As we come down the final stretch – the final week in fact – of rock releases for 1950, we still have some surprises in store, such the welcome arrival of not one, but TWO new female vocalists on the scene.

That they both recorded for the same record label only adds to the surprise, but after learning that bit of information what isn’t at all surprising is that Derby Records managed to screw both of them over by releasing their debuts on the same single, giving one side to each artist.

Oh well, the more things change the more record companies stay the same… stupid and shortsighted!
 

 

That Makes Me Mad
The story of how Eunice Davis, already thirty years old and still trying to get into music through bringing her songs to publishers and singing at The Apollo Theater’s legendary Wednesday night amateur contest (where she also worked as an usherette to be around show biz), got to make her recording debut is a typically frustrating one.

■ EXTRACTED RECORDS ■
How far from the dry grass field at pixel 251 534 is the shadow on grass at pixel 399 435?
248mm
---
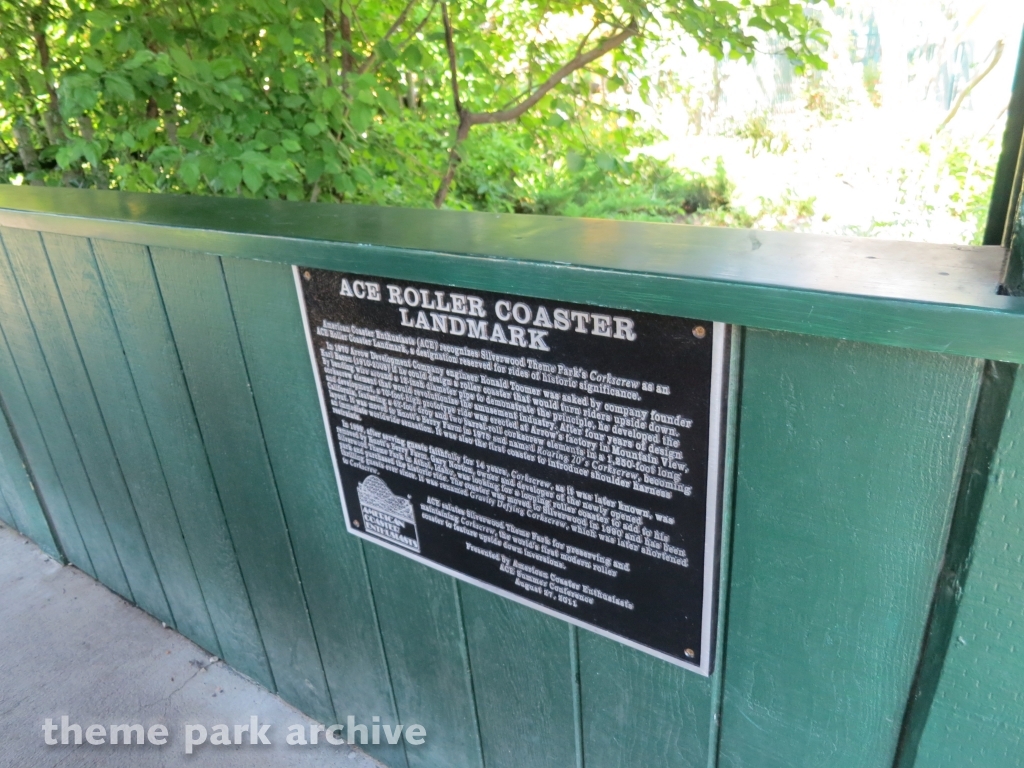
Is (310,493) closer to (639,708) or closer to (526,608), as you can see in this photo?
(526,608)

■ ACTIONS TO TAKE ■
a – According to the piece on 1950 rock releases, which record label put out both new female vocalists' debuts on the same single?
b – Continue the piece on 1950 rock releases and Eunice Davis's recording debut from the point where it stops.

■ ANSWERS FOR THE EXERCISE ■
a – Derby Records

b –
She had met Freddie Mitchell who had been churning out one instrumental after another for Derby Records, most of which sold well, but he knew – even if the record company didn’t – that he had to expand his repertoire to keep on top. Mitchell told Davis to write some songs and they’d take them to Derby and cut them together.

That’s where they ran into trouble in the form of Larry Newton, the brain-dead owner of the label who balked at messing with Mitchell’s stale formula of reviving old standards and “rocking them up”.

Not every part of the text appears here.